*Brief:*
Please retype, with no changes, the lines from the one containing "From this photograph, of" up to and including the one containing "Which one among".

*Extracted entries:*
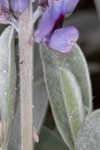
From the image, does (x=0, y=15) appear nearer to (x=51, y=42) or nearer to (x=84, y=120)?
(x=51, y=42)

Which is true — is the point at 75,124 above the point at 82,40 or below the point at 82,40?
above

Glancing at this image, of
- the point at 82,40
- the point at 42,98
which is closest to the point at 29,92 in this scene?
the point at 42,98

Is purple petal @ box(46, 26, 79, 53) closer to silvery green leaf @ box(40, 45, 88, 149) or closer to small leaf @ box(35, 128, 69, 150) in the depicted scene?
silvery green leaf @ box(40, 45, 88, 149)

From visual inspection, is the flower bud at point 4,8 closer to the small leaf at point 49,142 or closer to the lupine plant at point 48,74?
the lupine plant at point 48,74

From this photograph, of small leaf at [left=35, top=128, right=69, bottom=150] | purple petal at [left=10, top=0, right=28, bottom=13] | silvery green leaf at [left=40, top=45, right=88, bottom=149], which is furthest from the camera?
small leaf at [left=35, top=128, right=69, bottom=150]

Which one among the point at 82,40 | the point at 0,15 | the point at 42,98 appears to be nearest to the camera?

...

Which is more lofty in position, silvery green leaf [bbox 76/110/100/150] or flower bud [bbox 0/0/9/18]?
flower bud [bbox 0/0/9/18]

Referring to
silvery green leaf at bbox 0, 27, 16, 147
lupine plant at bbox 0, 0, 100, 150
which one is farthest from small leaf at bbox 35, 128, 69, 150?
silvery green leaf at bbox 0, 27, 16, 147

*Output:*
From this photograph, of small leaf at [left=35, top=128, right=69, bottom=150] | purple petal at [left=10, top=0, right=28, bottom=13] | silvery green leaf at [left=40, top=45, right=88, bottom=149], which is furthest from the camera?
small leaf at [left=35, top=128, right=69, bottom=150]

Which one among the point at 82,40 | the point at 0,15 | the point at 42,98 appears to be nearest to the camera?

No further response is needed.